## ÉNONCÉ DU PROBLÈME
Recopiez, s'il vous plaît, sans rien modifier, le passage de l'échange entre Paul Jorion et Jean-Marie Harribey qui va de « J.-M. Harribey : Vous critiquez » à « du revenu global ? ».

Revue du Mauss permanente (https://journaldumauss.net)

J.-M. Harribey/P. Jorion

Paul Jorion-Jean-Marie Harribey, échanges critiques

Texte publié le 12 janvier 2010

On trouvera ici la correspondance entre Paul Jorion et Jean-Marie Harribey autour de la critique par ce dernier du livre de Paul Jorion, « L’argent mode d’emploi » (Fayard, 2009).

Correspondance Harribey – Jorion (10 décembre 2009)

Jean-Marie Harribey [1] : L’intérêt est toujours un prélèvement sur le fruit du travail productif, plus précisément une portion du surplus engendré par celui-ci. Vous réhabilitez d’une certaine manière l’économie politique et Marx. Est-ce le cas ?

Paul Jorion [2] : Oui. Dans la note aux pages 95 et 96 de « L’argent, mode d’emploi », je situe ma démarche par rapport à Quesnay et Marx.

J.-M. Harribey : Vous critiquez Keynes pour qui l’intérêt est le prix de l’arbitrage entre placement et thésaurisation et non pas entre placement et consommation. Pourquoi lui reprocher de voir dans l’intérêt « une prime de risque (…), dimension qui domine dans le crédit à la consommation » (p. 105), ou lui faire grief d’ignorer la répartition du revenu global ?

P. Jorion : Je ne pense pas nier la dimension prime de risque. Je décompose quelque part le coupon en 1) coût du financement, 2) frais de gestion, 3) prime de risque et 4) marge bancaire. Ce que je reproche à Keynes, c’est d’ignorer, comme la plupart des économistes depuis le XIXe siècle, le fait que les intérêts sont l’une des composantes résultant de la redistribution du surplus.

## CONTENU DES DONNÉES
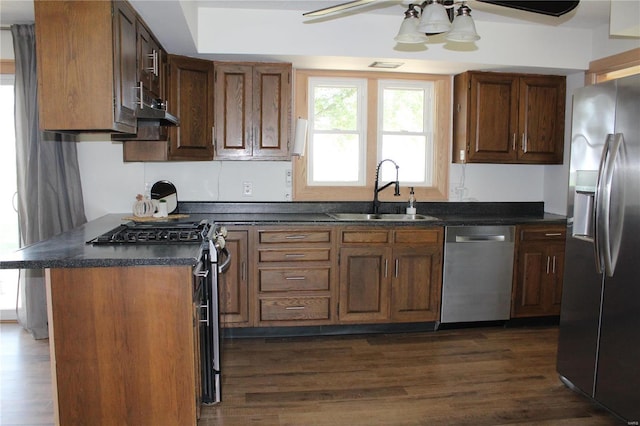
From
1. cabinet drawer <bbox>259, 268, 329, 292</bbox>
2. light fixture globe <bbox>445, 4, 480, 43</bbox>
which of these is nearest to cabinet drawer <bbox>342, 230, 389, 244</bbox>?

## SOLUTION PROPOSÉE
J.-M. Harribey : Vous critiquez Keynes pour qui l’intérêt est le prix de l’arbitrage entre placement et thésaurisation et non pas entre placement et consommation. Pourquoi lui reprocher de voir dans l’intérêt « une prime de risque (…), dimension qui domine dans le crédit à la consommation » (p. 105), ou lui faire grief d’ignorer la répartition du revenu global ?